1845 – In September Lt-Col Cumberland left Launceston. The office of civil commandant in the north was discontinued.
1847 – Dr William Russ Pugh performed the first operation with anaesthetic in Australia at Launceston’s St John’s Hospital, now Morton House, Charles Street.
1850 – The Anti-Transportation League was established to end the transportation of convicts to Tasmania. St Andrew’s Presbyterian Church conducted its first service on 8 December.
1851 – First intercolonial cricket match was hosted in Launceston. (Van Diemen’s Land v Port Phillip)
1853 – The Launceston municipal government established with elections on 1 January. William Stammers Button elected Mayor with six aldermen, Thomas Button, Charles J Weedon, Adye Douglas, Henry Dowling, John Crookes and Francis Evans.
1860 – Launceston Volunteer Artillery Company formed with Captain RCD Home as the Commanding Officer. The Launceston Mechanics’ Institute opened its new building on the corner of Cameron and St John Streets in April.

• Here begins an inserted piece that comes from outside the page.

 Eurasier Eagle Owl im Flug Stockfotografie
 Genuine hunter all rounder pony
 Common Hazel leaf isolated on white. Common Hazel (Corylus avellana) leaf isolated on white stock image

1863 – The Council accepted Horace Bennett’s design for the construction of a Town Hall. The South Esk Bridge assembled by Salisbury Foundry and floated into place at the entrance to the Cataract Gorge.
1864 – The South Esk Bridge, now Kings Bridge, was opened on 4 February.
1865 – The Town Hall opened for business.
1888 – Launceston declared a city.
1895 – The Duck Reach electric power station opened, providing electric lighting in the streets of Launceston.
1897 – The Victoria Swimming and Turkish Baths erected in Paterson Street.
1904 – The second span of the South Esk Bridge opened. The name changed to Kings Bridge. The Alexandra Suspension Bridge built over the First Basin.
1905 – Carr Villa Cemetery opened on 1 August.
1911 – A suburban tramway opens in Launceston, remaining in operation until 1952.
1913 – Trams begin running to Trevallyn, sharing Kings Bridge with cars.
1929 – Launceston is flooded, the worst floods in Tasmania’s history.
1930 – The courthouse in Cameron Street opened in June.
1940 – The old Court House, which had been used by the Technical School for nearly 10 years, was demolished.